### TO BE DONE
Reproduce verbatim the lines of the records below, starting at the line that contains "I have these" and ending at the final line of the records.

- - -

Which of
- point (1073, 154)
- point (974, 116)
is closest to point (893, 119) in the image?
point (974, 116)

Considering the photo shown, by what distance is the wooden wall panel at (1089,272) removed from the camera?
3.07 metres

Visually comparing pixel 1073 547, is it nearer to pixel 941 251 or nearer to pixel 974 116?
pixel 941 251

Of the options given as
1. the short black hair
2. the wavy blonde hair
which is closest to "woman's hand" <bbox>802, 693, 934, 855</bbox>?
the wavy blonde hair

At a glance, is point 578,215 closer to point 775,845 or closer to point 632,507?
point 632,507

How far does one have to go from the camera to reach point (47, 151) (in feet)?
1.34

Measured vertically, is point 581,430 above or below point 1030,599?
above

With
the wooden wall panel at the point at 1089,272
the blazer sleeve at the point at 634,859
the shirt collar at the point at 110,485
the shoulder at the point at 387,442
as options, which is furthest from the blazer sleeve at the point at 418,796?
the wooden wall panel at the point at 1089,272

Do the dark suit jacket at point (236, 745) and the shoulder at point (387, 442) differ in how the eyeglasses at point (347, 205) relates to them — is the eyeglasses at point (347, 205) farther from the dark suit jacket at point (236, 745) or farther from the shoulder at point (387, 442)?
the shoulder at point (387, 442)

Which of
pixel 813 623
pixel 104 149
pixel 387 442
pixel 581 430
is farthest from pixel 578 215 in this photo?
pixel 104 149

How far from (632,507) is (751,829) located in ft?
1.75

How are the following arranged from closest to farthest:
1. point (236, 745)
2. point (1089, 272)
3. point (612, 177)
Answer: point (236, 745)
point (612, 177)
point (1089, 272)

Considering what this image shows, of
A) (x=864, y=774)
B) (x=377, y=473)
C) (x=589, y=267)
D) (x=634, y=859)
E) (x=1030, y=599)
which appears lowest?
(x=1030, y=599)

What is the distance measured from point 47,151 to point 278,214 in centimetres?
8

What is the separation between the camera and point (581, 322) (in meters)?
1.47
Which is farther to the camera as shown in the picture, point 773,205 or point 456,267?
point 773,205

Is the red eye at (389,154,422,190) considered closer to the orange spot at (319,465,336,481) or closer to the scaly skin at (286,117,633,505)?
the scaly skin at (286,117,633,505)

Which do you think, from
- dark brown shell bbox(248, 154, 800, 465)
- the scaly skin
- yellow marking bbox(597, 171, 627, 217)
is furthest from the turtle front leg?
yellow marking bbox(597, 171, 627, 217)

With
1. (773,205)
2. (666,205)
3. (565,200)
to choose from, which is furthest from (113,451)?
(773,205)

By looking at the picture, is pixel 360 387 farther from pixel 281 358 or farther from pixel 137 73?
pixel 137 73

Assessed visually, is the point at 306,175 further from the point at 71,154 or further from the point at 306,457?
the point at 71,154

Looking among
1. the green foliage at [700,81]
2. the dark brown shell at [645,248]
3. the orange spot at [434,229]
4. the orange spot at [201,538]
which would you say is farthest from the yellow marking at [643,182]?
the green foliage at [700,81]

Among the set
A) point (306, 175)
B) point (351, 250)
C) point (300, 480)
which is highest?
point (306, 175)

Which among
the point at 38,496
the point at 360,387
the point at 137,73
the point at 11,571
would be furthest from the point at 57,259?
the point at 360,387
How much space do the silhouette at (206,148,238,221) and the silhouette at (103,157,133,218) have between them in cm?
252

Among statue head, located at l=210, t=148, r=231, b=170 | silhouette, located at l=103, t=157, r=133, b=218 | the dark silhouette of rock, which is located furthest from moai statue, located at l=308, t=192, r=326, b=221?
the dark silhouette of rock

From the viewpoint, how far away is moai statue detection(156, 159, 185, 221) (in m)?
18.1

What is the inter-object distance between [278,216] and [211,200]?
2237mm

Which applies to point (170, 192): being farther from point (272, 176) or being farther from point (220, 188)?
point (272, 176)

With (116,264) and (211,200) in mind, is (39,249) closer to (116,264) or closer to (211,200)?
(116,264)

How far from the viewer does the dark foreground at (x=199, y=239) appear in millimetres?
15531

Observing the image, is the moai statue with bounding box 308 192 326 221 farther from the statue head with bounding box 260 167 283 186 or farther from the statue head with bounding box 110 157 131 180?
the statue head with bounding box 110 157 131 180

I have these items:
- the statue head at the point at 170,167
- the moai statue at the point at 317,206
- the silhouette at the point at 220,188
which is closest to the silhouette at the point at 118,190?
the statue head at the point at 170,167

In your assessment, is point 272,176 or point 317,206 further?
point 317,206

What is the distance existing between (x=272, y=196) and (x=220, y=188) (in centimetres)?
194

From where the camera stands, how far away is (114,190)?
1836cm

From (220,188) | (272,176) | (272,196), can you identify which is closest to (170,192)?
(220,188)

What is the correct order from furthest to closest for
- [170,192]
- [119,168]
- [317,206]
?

- - -

### EXERCISE RESULT
I have these items:
- the statue head at the point at 170,167
- the moai statue at the point at 317,206
- the silhouette at the point at 220,188
which is closest to the silhouette at the point at 118,190?
the statue head at the point at 170,167

In your assessment, is point 272,176 or point 317,206 further?
point 317,206

What is the distance existing between (x=272, y=196) and (x=220, y=188) (in centimetres)?
194

From where the camera stands, how far away is (114,190)?
1836cm

From (220,188) | (272,176) | (272,196), can you identify which is closest to (170,192)?
(220,188)

What is the correct order from furthest to closest for
- [170,192]
- [119,168]
- [317,206]
?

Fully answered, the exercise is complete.